I want to replace the string "a" for an array of Strings making .contains() to check for every String in the array. Is that possible?
val filtered = stream.flatMap(status => status.getText.split(" ").filter(_.contains("a")))
Edit:
Also tried this (sc is sparkContext):
val ssc = new StreamingContext(sc, Seconds(15))
val stream = TwitterUtils.createStream(ssc, None)
val filtered = stream.flatMap(status => status.getText.split(" ").filter(a.contains(_)))
And got the following error:
java.io.NotSerializableException: Object of org.apache.spark.streaming.twitter.TwitterInputDStream is being serialized possibly as a part of closure of an RDD operation. This is because the DStream object is being referred to from within the closure. Please rewrite the RDD operation inside this DStream to avoid this. This has been enforced to avoid bloating of Spark tasks with unnecessary objects.

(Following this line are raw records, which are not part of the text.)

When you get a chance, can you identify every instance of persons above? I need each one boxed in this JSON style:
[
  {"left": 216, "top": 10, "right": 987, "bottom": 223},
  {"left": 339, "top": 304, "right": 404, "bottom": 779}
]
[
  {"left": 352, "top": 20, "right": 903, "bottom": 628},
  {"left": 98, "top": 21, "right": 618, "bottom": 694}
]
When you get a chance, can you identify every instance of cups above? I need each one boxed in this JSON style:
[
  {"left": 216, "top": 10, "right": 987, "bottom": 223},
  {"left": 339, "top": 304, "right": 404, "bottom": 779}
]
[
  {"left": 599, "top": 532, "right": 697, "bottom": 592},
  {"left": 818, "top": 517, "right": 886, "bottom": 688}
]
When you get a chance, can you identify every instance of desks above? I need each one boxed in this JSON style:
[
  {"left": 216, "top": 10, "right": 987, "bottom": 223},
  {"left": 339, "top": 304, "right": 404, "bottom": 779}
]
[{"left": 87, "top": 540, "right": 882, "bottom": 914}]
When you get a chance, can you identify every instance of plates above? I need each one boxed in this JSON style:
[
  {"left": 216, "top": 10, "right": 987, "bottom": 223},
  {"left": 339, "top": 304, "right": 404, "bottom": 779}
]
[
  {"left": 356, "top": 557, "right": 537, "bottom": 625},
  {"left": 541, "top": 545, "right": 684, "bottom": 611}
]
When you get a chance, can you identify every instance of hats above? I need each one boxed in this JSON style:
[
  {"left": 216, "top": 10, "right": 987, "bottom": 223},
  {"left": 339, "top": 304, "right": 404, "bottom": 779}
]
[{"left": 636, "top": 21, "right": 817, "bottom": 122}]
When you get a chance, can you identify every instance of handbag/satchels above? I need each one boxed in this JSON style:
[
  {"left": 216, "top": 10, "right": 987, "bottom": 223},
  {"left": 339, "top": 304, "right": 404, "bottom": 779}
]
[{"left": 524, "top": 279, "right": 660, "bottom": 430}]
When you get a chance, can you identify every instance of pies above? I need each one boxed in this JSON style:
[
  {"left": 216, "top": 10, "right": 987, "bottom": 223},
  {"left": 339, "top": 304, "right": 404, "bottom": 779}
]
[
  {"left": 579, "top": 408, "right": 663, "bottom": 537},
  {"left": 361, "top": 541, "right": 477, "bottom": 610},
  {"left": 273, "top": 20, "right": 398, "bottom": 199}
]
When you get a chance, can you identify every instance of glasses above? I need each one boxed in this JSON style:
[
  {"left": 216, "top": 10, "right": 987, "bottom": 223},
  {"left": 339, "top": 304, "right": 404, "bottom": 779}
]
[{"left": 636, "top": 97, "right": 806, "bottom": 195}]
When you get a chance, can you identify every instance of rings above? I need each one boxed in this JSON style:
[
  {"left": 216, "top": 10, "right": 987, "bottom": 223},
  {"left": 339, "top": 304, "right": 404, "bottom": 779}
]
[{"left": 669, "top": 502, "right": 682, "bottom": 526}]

Then I tried to broadcast the array before it is used:
val aBroadcast = sc.broadcast(a)
val filtered = stream.flatMap(status => status.getText.split(" ").filter(aBroadcast.value.contains(_)))
And got the same error.
Thanks
As I understand the question you want to see if the status text after being split contains a list of words which is a subset of a
:
val a = Array("a1", "a2")
val filtered = stream.flatMap(status => status.getText.split(" ").filter(_.forall(a contains))